**Required task:** Output the entries verbatim, including every line.

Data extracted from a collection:
**********
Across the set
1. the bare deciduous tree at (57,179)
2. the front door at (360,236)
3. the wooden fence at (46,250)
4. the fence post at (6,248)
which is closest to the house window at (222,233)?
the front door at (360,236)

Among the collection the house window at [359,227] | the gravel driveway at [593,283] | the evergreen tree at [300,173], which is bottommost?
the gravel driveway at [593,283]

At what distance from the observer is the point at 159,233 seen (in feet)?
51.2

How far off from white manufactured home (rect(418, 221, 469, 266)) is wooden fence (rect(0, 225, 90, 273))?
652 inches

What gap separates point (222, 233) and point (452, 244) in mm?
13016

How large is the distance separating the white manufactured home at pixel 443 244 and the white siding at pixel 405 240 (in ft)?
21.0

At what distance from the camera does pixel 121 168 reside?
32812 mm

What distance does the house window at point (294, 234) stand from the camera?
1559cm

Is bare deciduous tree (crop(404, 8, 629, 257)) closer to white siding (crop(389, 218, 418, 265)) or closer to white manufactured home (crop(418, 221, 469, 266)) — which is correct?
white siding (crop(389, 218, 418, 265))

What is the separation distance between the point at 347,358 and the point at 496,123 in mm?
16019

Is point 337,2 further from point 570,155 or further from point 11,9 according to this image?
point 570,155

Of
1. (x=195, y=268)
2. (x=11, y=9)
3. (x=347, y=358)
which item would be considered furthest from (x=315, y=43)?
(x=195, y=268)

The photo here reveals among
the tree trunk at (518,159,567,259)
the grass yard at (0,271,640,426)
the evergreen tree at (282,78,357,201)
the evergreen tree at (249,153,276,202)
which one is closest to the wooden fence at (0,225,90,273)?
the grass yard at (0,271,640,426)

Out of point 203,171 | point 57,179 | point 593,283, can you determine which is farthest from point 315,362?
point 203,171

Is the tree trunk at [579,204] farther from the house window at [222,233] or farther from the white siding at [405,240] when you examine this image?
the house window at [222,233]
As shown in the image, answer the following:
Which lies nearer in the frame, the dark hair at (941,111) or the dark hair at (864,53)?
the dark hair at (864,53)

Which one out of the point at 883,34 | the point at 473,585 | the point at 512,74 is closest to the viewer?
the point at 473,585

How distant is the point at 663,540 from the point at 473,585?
**********
**Result for this exercise:**
Across the set
1. the bare deciduous tree at (57,179)
2. the front door at (360,236)
3. the wooden fence at (46,250)
4. the fence post at (6,248)
which is closest to the house window at (222,233)?
the front door at (360,236)

Among the collection the house window at [359,227] | the gravel driveway at [593,283] | the evergreen tree at [300,173], which is bottommost?
the gravel driveway at [593,283]

At what distance from the observer is the point at 159,233 seen (in feet)?
51.2

How far off from white manufactured home (rect(418, 221, 469, 266)) is wooden fence (rect(0, 225, 90, 273))?
652 inches

What gap separates point (222, 233) and point (452, 244) in mm?
13016

How large is the distance separating the white manufactured home at pixel 443 244 and the white siding at pixel 405 240 (in ft)?
21.0

At what distance from the camera does pixel 121 168 reside?
32812 mm

What distance does the house window at point (294, 234) stand from the camera?
1559cm

Is bare deciduous tree (crop(404, 8, 629, 257)) closer to white siding (crop(389, 218, 418, 265)) or closer to white manufactured home (crop(418, 221, 469, 266)) — which is correct?
white siding (crop(389, 218, 418, 265))

What is the separation distance between the point at 347,358 and the point at 496,123 in mm?
16019

Is point 337,2 further from point 570,155 or further from point 11,9 according to this image?
point 570,155

Of
1. (x=195, y=268)
2. (x=11, y=9)
3. (x=347, y=358)
which item would be considered furthest from (x=315, y=43)?
(x=195, y=268)

The photo here reveals among
the tree trunk at (518,159,567,259)
the grass yard at (0,271,640,426)
the evergreen tree at (282,78,357,201)
the evergreen tree at (249,153,276,202)
which one is closest to the wooden fence at (0,225,90,273)?
the grass yard at (0,271,640,426)

Out of point 203,171 | point 57,179 | point 593,283, can you determine which is farthest from point 315,362?
point 203,171

Is the tree trunk at [579,204] farther from the house window at [222,233] or farther from the white siding at [405,240] when you examine this image?
the house window at [222,233]
As shown in the image, answer the following:
Which lies nearer in the frame, the dark hair at (941,111) or the dark hair at (864,53)?
the dark hair at (864,53)

Which one out of the point at 883,34 | the point at 473,585 | the point at 512,74 is closest to the viewer?
the point at 473,585

How distant is the point at 663,540 from the point at 473,585?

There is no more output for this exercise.